Recientemente el tribunal constitucional de Alemania se ha pronunciado sobre el caso de unos padres musulmanes que se oponen a que su hija adolescente practique natación delante de sus compañeros de colegio. Las clases de natación están incluidas en la asignatura de gimnasia. El tribunal germano sentenció que la chica debe cumplir todas sus obligaciones escolares, entre ellas la natación. El fallo sienta jurisprudencia y permite a la joven usar un bañador que cubre todo el cuerpo y que popularmente se conoce como burkini.

¿Dónde se encuentran los límites de la conciencia individual? La libertad de conciencia se invoca ante los tribunales en diversos casos: testigos de Jehová que se niegan a que sus hijos reciban una transfusión de sangre que puede salvarles la vida, jueces que se niegan a oficiar matrimonios de personas homosexuales… ¿Se pude invocar a la objeción de conciencia en cualquier situación?


Porque si eres funcionario estás obligado a cumplir la ley, y un juez no puede negarse a oficiar bodas gais, pero un farmacéutico que regenta su negocio quizá no deba ser obligado a vender píldoras postcoitales.
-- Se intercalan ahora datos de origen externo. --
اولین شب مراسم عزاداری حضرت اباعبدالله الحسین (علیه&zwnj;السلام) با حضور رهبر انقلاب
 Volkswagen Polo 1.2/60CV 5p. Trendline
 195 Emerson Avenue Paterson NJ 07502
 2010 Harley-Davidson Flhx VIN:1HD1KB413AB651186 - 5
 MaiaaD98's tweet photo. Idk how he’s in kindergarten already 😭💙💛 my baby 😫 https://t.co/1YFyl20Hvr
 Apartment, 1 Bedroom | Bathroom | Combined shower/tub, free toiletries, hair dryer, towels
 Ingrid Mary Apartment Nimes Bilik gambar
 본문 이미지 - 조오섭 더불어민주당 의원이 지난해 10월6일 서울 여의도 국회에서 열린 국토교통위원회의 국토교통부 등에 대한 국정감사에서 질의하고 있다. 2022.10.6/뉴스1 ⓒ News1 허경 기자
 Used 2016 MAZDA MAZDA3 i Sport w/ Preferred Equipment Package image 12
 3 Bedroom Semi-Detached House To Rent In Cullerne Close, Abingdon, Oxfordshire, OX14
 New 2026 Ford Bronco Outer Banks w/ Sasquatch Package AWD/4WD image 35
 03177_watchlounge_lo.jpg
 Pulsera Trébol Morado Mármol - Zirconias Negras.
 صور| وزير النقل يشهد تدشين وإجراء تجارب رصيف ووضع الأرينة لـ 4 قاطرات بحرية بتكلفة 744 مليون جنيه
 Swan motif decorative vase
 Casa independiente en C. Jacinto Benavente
A las peculiaridades que conciernen a cada caso, hay que sumar la divergencia de criterios entre distintos tribunales. Por ejemplo, Francia ha prohibido la exhibición de símbolos religiosos en las aulas. Sin embargo, el Tribunal de Derechos Humanos de Estrasburgo negó en una sentencia que la presencia de una cruz en las aulas públicas italianas constituyera «una violación de la libertad religiosa de los alumnos».